*EXTRACTED TEXT:*
_ _ _ _ _ _ _
HUNTINGTON, WV (WOWK) — New information has been published about the staggering toll COVID-19 has had on city, county, and state budgets.
It’s common knowledge that COVID-19 has put a damper on vacations and travel, but what is little known is that the loss of revenue is having a very big budget impact.
Tyson Compton, president of the Huntington Convention and Visitors Bureau, says it effects his whole operation.
“It’s a serious issue for us,” Compton said.
“The Convention and Visitors Bureau, as most bureau’s around the state and around the country, is funded on the room tax on hotels, for us its hotels in Cabell County,” Compton said.
But in a pandemic world, room tax and revenue for bureau’s like his in cities and counties has all but disappeared.
New data compiled by Oxford Economics for the American Hotel and Lodging Association show a loss of nearly 17-billion dollars in hotel and lodging tax revenue.
In West Virginia, it’s a whopping $223 million. In Ohio, it’s a loss of $242 million and Kentucky has taken a $134 million dollar hit.
“We’ve had to cut back in every possible area that we can. Unfortunately, part of that cutback was in advertising, which is really the first place you don’t want to take a hit,” Compton said.
Without an advertising budget, people don’t find out about activities, events, and economic opportunities in our communities.
“If these folks aren’t coming, then it’s not just that the bureau isn’t making money, it’s that we don’t have people in these stores, in these restaurants, at the hotels. So our whole region takes a hit in that case,” Compton said.
It’s a vicious circle, with wider implications.
Bill Bissett, CEO of the Huntington Regional Chamber of Commerce, says it’s indicative of a wider problem.
“I think it goes beyond the loss of dollars to also reflect that people don’t come here and see how great this place is. We not only lose that revenue, but we also lose the experience that people then take home about, you know, Huntington is a great place to shop, live, have a business,” Bissett said.
Desiree Besemer of Doubletree in downtown Huntington says the loss of revenue is just a symptom of a bigger problem.
“We’re just an indicator of what else is going on in the community, or not going on. I mean it’s really, we’re all connected in a way, it’s not one or the other, we all win or lose together in this one,” Besemer said.
Despite the decline in tax revenues, local officials and hotel managers are optimistic about the future.
“At this time we are being hopeful because we’ve seen numbers gradually increase,” Compton said.
“It’s a setback, but one that in the end we’ll end up being stronger for,” Besemer added.
With COVID-19 cases spiking again, officials said it’s hard to say when these losses might be recouped, if at all.
_ _ _ _ _ _ _
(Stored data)

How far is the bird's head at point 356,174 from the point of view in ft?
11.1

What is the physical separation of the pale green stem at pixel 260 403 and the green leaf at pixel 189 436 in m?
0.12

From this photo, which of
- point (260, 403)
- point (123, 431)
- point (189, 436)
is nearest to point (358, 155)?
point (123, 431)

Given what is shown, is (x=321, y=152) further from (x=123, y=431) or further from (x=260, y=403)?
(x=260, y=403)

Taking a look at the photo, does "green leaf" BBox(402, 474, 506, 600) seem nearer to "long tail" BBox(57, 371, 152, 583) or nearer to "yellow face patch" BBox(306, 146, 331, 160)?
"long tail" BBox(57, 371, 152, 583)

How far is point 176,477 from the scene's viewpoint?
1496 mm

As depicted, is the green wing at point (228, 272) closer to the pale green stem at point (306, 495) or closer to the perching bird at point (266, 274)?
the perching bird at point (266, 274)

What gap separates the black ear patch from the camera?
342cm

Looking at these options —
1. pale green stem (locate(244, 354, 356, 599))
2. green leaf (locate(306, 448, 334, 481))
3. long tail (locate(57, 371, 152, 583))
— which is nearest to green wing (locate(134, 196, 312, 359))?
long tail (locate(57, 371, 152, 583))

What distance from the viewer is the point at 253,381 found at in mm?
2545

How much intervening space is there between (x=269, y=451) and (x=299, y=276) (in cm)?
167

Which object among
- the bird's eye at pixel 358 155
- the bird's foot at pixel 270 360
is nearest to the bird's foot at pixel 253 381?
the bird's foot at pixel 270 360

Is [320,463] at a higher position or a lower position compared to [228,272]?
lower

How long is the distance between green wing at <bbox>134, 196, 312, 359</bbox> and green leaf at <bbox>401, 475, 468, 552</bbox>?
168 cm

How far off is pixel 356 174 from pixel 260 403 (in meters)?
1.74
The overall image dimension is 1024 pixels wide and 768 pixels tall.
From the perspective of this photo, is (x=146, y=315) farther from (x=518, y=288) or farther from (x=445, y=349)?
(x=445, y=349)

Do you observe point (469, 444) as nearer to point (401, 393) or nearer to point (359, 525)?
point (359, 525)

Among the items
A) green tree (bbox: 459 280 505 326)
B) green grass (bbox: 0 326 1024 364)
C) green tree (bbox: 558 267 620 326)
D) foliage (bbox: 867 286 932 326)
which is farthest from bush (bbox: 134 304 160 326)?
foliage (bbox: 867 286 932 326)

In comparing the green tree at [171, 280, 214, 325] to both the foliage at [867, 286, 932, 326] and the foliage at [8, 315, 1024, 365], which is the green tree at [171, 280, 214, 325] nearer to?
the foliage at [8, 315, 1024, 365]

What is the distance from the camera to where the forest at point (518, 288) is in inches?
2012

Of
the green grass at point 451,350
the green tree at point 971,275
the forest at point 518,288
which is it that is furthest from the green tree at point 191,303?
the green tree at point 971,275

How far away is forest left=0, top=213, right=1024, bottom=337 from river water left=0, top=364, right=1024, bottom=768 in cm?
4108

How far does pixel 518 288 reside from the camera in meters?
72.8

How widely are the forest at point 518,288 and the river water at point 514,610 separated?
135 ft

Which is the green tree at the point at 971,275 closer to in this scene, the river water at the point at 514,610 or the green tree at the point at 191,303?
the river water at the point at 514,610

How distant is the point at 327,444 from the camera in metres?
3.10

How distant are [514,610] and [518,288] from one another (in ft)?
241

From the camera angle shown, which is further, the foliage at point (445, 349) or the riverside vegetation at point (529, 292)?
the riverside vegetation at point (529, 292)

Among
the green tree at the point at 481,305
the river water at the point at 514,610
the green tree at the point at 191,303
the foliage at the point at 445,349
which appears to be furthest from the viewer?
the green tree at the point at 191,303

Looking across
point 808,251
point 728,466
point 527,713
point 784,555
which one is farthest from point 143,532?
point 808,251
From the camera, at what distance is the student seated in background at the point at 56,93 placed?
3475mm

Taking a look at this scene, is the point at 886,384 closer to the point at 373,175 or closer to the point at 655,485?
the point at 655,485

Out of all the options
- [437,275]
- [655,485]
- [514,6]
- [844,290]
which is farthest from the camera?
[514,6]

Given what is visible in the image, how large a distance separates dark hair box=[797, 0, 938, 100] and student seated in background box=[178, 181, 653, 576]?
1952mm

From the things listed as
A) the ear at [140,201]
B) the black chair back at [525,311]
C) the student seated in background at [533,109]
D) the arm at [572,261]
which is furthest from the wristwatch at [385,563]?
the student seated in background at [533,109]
_ _ _ _ _ _ _
*ASSIGNMENT:*
Duplicate the part of the news article on lost hotel tax revenue, starting at "New data compiled" and ending at "in our communities.".

*EXERCISE SOLUTION:*
New data compiled by Oxford Economics for the American Hotel and Lodging Association show a loss of nearly 17-billion dollars in hotel and lodging tax revenue.
In West Virginia, it’s a whopping $223 million. In Ohio, it’s a loss of $242 million and Kentucky has taken a $134 million dollar hit.
“We’ve had to cut back in every possible area that we can. Unfortunately, part of that cutback was in advertising, which is really the first place you don’t want to take a hit,” Compton said.
Without an advertising budget, people don’t find out about activities, events, and economic opportunities in our communities.